Looking for lightweight footwear suitable for camp wear and possibly water crossing. The latter not as important as my usual hiking footwear = running shoes that dry quickly. I see Chacos run up to two pounds a pair--have seen other similar options. Anything lighter?
I found these on Amazon, shoes I use them for water crossings and around camp. They're pretty thin on bottom, but offer some protection. They slip on easily yet won't fall off, and dry quickly. I bought the biggest size because I wear M14 boots, but to be honest they're too small. I'd definitely upsize if I could. There were a lot of reviews that said they ran small. My pair weighs 7 oz.
one or more gifts or other benefits from the co-op.
Crocs, hands down. Nerdy but lightweight, versatile and cheap. Great for camp shoes. Fantastic for water crossing, get the next size down to really hold feet in place for gnarly crossings. Avoid cheap knockoffs, 2weeks ago river crossing in iceland, ankle strap popped loose
have to agree - crocs are a winner for cost/weight/convenience/performance. I prefer the closed top versions with no holes and a band to go around your heal (see Crocs Mesh Wave) as that band near the heal is the perfect spot to clip your crocs to your pack on a caribeaner.
@SILHiker has a good solution but the soles are a little thin for me. I prefer Crocs like @Rascal. Have used these multiple times backpacking the Buffalo River Trail, even hiking in them a few times between and during frequent river crossings (avoiding removing boots/socks, wading, drying feet, boots/socks on again, walk 100 yards, repeat). Have also used Crocs as my camp shoe at Philmont Scout Ranch - meets the BSA closed-toe reqmt, durable and still lightweight-ish. Have this slightly beefier version from Amazon. Just weighed my M9 pair at 15.2 oz.
I carry z-Trail xeroshoes... they are super super light weight (5.4 oz) and roll up to a tiny ball so they take up little space in a pack. They are sandal style and can be worn with socks around camp. They dry quickly if you use them to Ford a stream or river or want to swim in a rocky lake bottom. They are amazingly Comfortable as well.
i used to carry Keen Newport water sandals but they literally weigh 5 times as much (1.75 pounds!!!)
the xeroshoes were by far the best alternative I found to cutting base weight and still have a good shoe for water or camp site relaxation.
Ultra light weight is one thing, foot protection is quite another. If the foot protection is there these are a good option. If not, beware. Unlike camp shoes which only have to be comfortable, river and stream crossings require actual foot protection. When I backpacked the Escalante River in Utah we crossed and recrossed the river repeatedly. The water was so turbid that there was no way to see the bottom or know when you might step into a hole.

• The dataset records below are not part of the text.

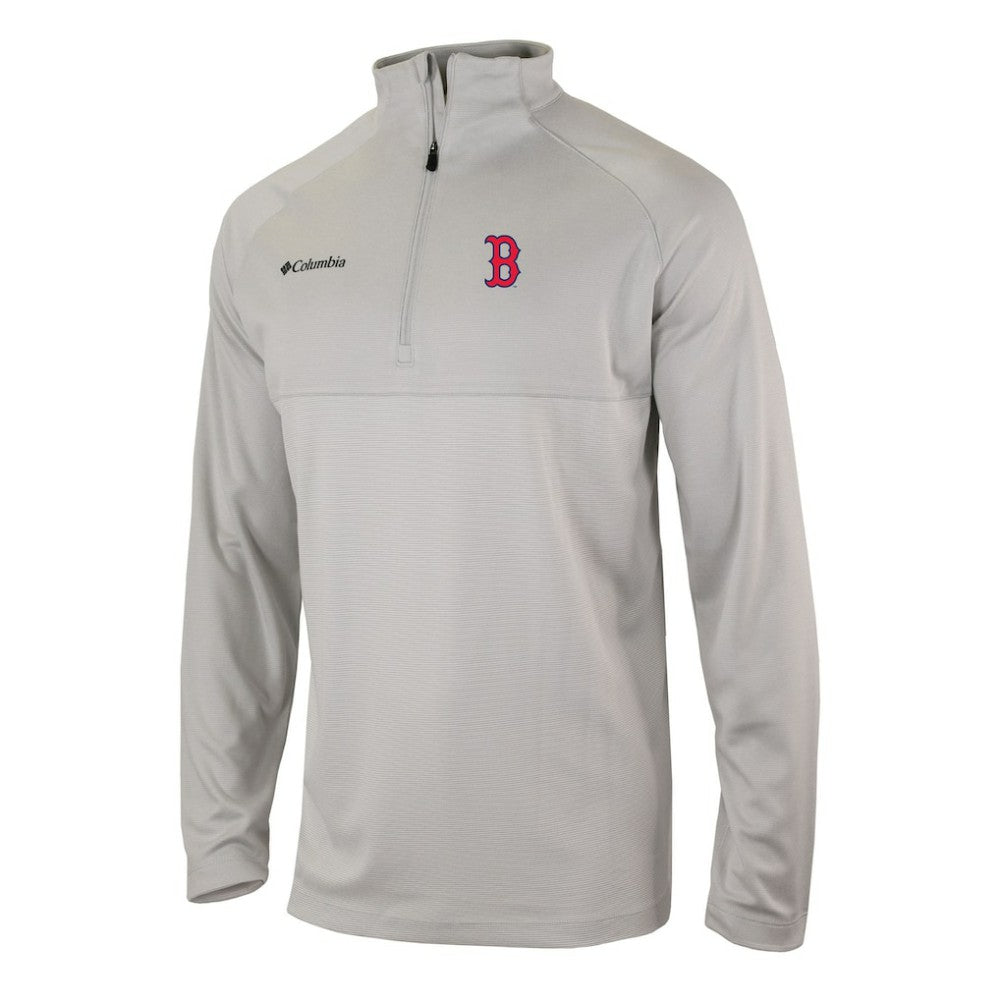 Boston Red Sox Columbia Omni-Wick Raglan Rockin' It Quarter-Zip Pullover - Gray - Columbia Online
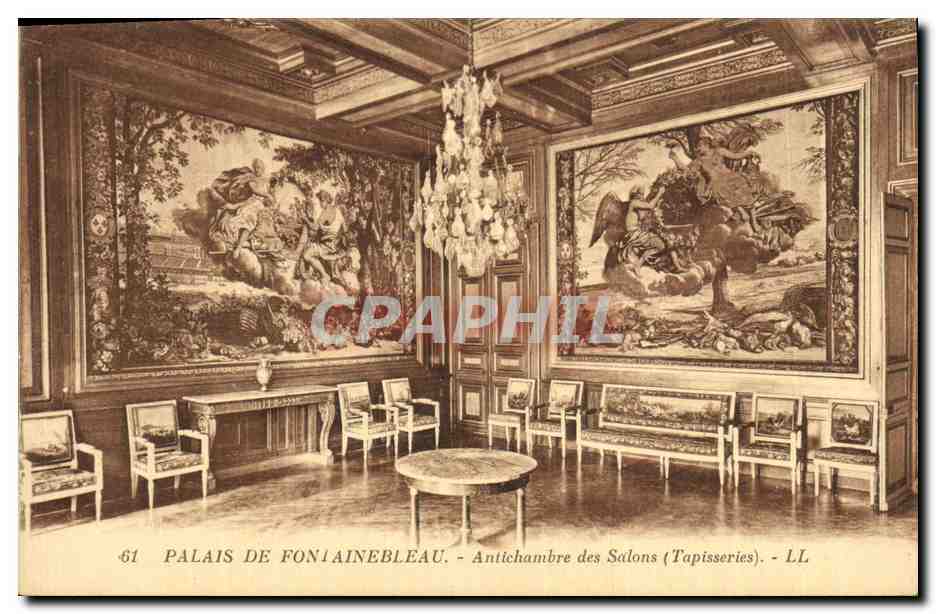 Schloss Fontainebleau — Vorzimmer der Salons (Teppiche) — LL, n°61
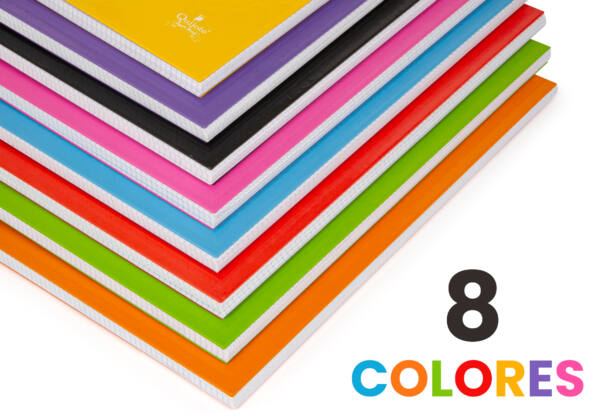 cuaderno tapa dura 8 colores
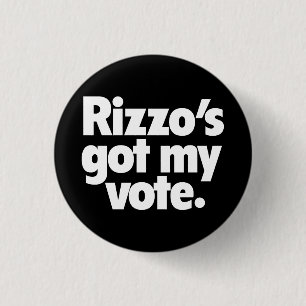Frank Rizzo 1968 Kampagnen-Knopf Button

We always unhooked our hip belts when in the river, and on that trip I used a cheap pair of Nike boots that were throwaway for the trip. I would have loved to have had the Crocs on that trip but had never heard of them. I think my camp shoes on that trip were Nike water shoes that I wear around the pool and into the water. No foot protection though. Anything sharp would have gone right through the stretchy fabric. YMMV!